* **Documento**:
####

Cada vez se habla más de participación. Pero los mecanismos de participación establecidos –con escaso poder transformador– a menudo se convierten en una forma de legitimación de políticos e instituciones. Aunque estos mecanismos internos al sistema se deban utilizar de forma estratégica, lo más relevante para el ecologismo debe ser la creación de espacios participativos en los que se creen colectivamente alternativas justas y sostenibles a las crisis a las que nos enfrentamos.

Miguel Pardellas Santiago, miembro de Ecologistas en Acción de Salamanca y de Verdegaia. El Ecologista nº 57

En las últimas décadas, el protagonismo adquirido por la participación, como sustantivo (participación social, participación ambiental, etc.) o como adjetivo (democracia participativa, presupuestos participativos, etc.) no ha dejado de aumentar. Parece que en la actualidad, la participación se ha convertido en un lugar común en discursos, declaraciones de intenciones, programas y proyectos sociales de la Administración, organismos internacionales e incluso en determinados sectores del mundo empresarial.

####

[Ítems del conjunto de datos]
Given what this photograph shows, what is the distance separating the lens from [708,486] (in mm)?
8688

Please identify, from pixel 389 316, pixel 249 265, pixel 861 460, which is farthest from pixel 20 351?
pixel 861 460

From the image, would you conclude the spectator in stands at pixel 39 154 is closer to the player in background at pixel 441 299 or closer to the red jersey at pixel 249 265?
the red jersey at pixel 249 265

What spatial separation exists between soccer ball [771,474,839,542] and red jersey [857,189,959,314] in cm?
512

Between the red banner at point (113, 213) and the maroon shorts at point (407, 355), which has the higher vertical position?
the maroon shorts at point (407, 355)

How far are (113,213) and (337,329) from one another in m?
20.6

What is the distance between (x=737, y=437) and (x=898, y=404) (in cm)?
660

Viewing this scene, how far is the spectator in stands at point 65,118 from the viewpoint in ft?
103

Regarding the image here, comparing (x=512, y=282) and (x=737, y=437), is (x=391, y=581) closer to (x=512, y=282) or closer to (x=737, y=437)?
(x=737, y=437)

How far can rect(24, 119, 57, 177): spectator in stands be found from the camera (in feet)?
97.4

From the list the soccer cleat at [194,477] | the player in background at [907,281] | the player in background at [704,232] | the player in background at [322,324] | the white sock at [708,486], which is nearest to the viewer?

####

* **Qué se pide**:
Según el texto sobre la participación, ¿en qué se convierten a menudo los mecanismos de participación establecidos? El material no guarda relación con el texto sobre la participación.

* **Respuesta**:
En una forma de legitimación de políticos e instituciones.